Minat, bakat, kemampuan, dan potensi peserta didik tidak akan
berkembang secara optimal tanpa bantuan guru. Dalam kaitan ini guru perlu
memperhatikan peserta didik secara individual. Tugas guru tidak hanya mengajar,
namun juga mendidik, mengasuh, membimbing, dan membentuk kepribadian
siswa guna menyiapkan dan mengembangkan sumber daya manusia (SDM).
Ironisnya kekawatiran di dunia pendidikan kini menyeruak ketika
menyaksikan tawuran antar pelajar yang bergejolak dimana-mana. Ada kegalauan
muncul kala menjumpai realitas bahwa guru di sekolah lebih banyak menghukum
daripada memberi reward siswanya. Ada kegundahan yang membuncah ketika
sosok guru berbuat asusila terhadap siswanya.
Dunia pendidikan yang harusnya penuh dengan kasih sayang, tempat
untuk belajar tentang moral, budi pekerti justru sekarang ini dekat dengan tindak
kekarasan dan asusila. Dunia yang seharusnya mencerminkan sikap-sikap
intelektual, budi pekerti, dan menjunjung tinggi nilai moral, justru telah dicoreng
oleh segelintir oknum pendidik (guru) yang tidak bertanggung jawab. Realitas ini
mengandung pesan bahwa dunia guru harus segera melakukan evaluasi ke dalam.
Sepertinya, sudah waktunya untuk melakukan pelurusan kembali atas pemahaman
dalam memposisikan profesi guru.
Kesalahan guru dalam memahami profesinya akan mengakibatkan
bergesernya fungsi guru secara perlahan-lahan. Pergeseran ini telah menyebabkan
dua pihak yang tadinya sama-sama membawa kepentingan dan salng
membutuhkan, yakni guru dan siswa, menjadi tidak lagi saling membutuhkan.

1
Akibatnya suasana belajar sangat memberatkan, membosankan, dan jauh dari
suasana yang membahagiakan.
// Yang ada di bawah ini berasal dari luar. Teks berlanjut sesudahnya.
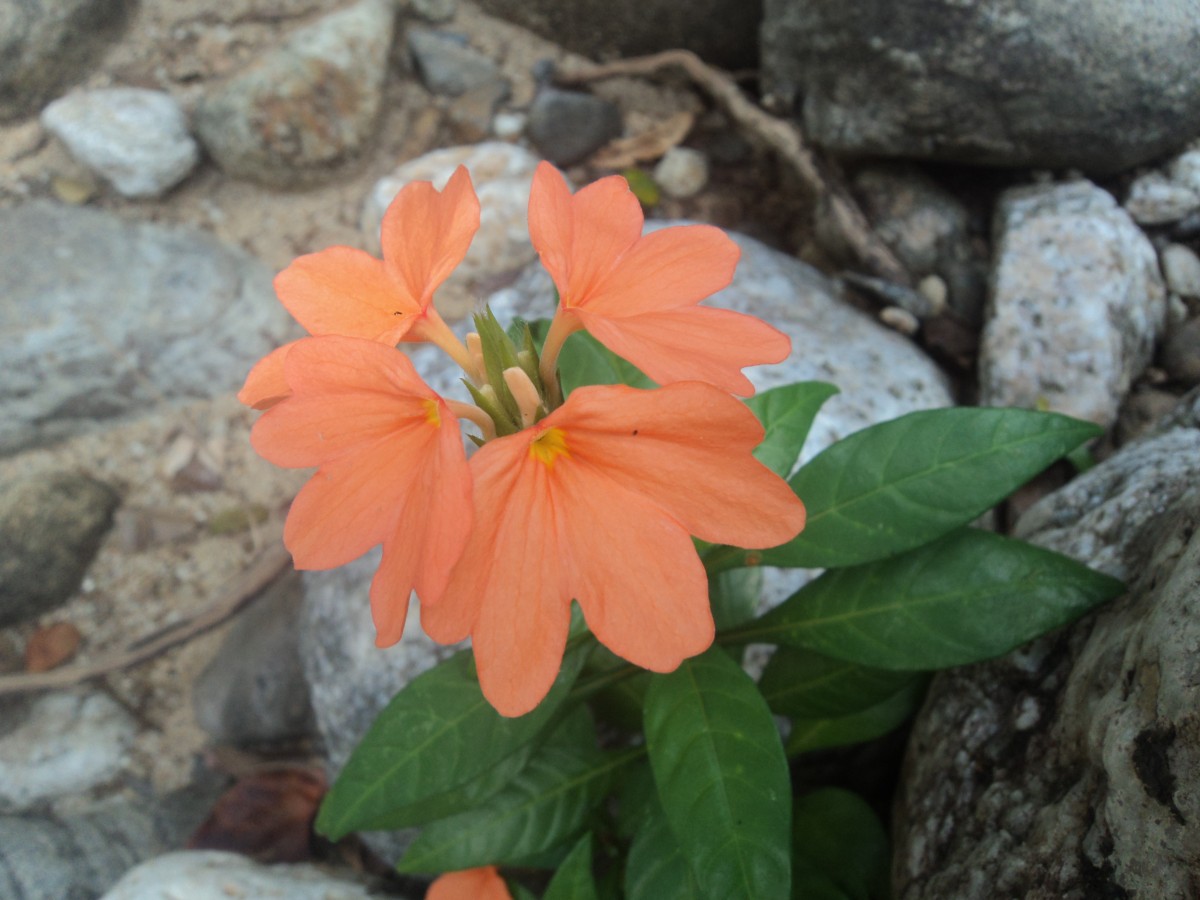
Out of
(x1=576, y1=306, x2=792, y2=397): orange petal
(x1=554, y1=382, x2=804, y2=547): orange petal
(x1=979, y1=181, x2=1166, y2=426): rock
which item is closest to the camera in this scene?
(x1=554, y1=382, x2=804, y2=547): orange petal

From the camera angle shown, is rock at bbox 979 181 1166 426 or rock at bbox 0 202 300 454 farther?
rock at bbox 0 202 300 454

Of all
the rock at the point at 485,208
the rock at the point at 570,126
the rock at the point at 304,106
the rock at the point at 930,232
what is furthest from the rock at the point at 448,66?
the rock at the point at 930,232

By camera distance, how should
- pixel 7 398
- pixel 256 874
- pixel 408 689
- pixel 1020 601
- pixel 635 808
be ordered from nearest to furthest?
pixel 1020 601, pixel 408 689, pixel 635 808, pixel 256 874, pixel 7 398

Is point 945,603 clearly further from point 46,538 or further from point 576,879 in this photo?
point 46,538

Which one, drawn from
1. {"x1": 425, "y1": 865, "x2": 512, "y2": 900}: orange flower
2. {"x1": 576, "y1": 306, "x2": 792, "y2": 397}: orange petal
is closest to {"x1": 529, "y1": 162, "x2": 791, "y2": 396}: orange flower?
{"x1": 576, "y1": 306, "x2": 792, "y2": 397}: orange petal

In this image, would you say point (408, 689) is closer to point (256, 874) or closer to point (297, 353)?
point (297, 353)

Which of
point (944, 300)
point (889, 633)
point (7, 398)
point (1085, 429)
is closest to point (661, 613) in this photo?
point (889, 633)

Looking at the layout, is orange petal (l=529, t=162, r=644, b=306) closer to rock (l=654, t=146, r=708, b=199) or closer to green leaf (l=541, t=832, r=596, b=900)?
green leaf (l=541, t=832, r=596, b=900)

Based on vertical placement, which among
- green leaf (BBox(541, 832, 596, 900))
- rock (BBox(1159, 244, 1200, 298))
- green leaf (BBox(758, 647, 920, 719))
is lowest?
green leaf (BBox(541, 832, 596, 900))
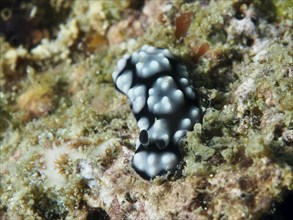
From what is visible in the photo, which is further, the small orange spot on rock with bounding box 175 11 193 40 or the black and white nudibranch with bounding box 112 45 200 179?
the small orange spot on rock with bounding box 175 11 193 40

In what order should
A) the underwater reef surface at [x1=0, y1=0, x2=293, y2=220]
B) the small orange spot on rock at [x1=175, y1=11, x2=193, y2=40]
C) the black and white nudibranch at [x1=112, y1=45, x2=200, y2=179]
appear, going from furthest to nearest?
the small orange spot on rock at [x1=175, y1=11, x2=193, y2=40] → the black and white nudibranch at [x1=112, y1=45, x2=200, y2=179] → the underwater reef surface at [x1=0, y1=0, x2=293, y2=220]

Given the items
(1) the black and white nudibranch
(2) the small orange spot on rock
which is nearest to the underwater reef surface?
(2) the small orange spot on rock

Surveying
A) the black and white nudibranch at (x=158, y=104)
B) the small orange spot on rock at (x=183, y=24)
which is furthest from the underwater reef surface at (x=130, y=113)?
the black and white nudibranch at (x=158, y=104)

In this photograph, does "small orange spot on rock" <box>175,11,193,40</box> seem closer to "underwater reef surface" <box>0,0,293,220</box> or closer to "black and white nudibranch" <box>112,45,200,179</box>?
A: "underwater reef surface" <box>0,0,293,220</box>

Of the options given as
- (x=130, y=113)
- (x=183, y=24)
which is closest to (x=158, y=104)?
(x=130, y=113)

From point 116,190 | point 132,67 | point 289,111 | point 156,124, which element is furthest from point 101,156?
point 289,111

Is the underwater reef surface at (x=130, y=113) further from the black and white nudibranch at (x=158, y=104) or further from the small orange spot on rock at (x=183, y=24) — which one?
the black and white nudibranch at (x=158, y=104)
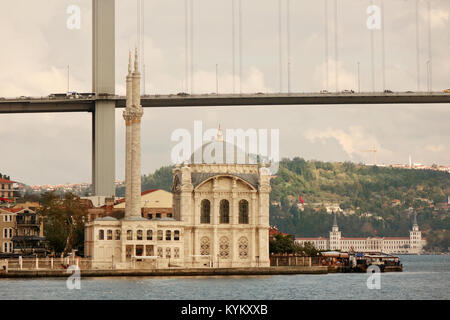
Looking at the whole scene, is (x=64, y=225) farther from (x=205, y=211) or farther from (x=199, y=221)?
(x=205, y=211)

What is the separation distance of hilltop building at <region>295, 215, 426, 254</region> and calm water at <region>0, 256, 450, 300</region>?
98762mm

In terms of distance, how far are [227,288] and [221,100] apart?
3298cm

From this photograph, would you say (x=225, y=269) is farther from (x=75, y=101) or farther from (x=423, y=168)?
(x=423, y=168)

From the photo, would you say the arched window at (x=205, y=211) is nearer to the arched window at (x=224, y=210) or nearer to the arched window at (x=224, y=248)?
the arched window at (x=224, y=210)

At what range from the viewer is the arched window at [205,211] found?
62.6 m

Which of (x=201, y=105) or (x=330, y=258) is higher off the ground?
(x=201, y=105)

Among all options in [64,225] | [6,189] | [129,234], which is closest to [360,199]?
[6,189]

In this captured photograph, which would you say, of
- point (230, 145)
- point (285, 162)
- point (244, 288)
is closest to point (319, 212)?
point (285, 162)

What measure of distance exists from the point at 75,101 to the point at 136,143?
2026 centimetres

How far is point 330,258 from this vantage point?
3002 inches

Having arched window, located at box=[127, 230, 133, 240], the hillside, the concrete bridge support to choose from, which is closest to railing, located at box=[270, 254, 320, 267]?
arched window, located at box=[127, 230, 133, 240]

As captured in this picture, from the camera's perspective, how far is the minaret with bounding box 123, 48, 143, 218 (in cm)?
6325

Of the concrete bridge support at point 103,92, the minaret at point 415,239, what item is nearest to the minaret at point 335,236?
the minaret at point 415,239

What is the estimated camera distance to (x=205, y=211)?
205 feet
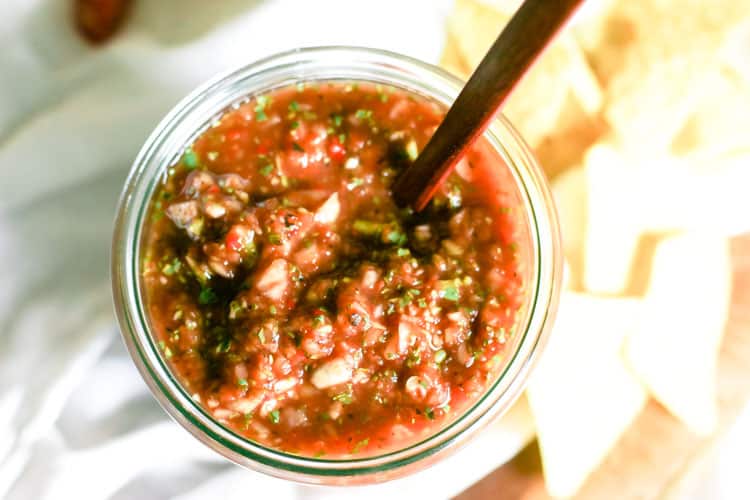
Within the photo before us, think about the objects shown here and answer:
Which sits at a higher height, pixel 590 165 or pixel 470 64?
pixel 470 64

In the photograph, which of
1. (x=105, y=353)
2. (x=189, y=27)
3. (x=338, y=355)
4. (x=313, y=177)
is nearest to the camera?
(x=338, y=355)

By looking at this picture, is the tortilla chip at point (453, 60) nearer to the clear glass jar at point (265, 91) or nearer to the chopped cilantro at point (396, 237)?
the clear glass jar at point (265, 91)

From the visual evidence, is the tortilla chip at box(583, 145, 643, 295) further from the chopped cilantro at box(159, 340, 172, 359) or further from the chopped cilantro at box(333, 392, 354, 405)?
the chopped cilantro at box(159, 340, 172, 359)

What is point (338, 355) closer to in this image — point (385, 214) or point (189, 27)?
point (385, 214)

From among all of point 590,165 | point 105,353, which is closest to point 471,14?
point 590,165

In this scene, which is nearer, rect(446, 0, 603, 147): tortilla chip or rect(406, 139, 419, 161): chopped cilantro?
rect(406, 139, 419, 161): chopped cilantro

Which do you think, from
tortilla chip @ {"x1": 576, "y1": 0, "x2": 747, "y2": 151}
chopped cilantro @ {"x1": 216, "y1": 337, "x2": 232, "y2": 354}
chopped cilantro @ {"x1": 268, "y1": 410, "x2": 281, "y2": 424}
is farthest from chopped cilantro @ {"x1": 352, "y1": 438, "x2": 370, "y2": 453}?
tortilla chip @ {"x1": 576, "y1": 0, "x2": 747, "y2": 151}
Dari sinilah konflik demi konflik muncul sehingga
pihak-pihak didalamnya mudah frustasi lantas mudah melampiaskan kegundahan
dengan cara-cara yang tidak benar.
Untuk itulah makalah ini saya susun sebagai bahan kajian bagi guru atau
pendidik agar dapat berperilaku dan bersikap profesional dalam menjalankan
tugas mulia ini.

B. Rumusan Masalah
Berdasarkan uraian dari latar belakang diatas maka permasalahan yang
hendak dikaji adalah:
1. Bagaimana sikap dan perilaku guru yang profesional itu?
2. Mengapa sikap dan perilaku guru bisa menyimpang?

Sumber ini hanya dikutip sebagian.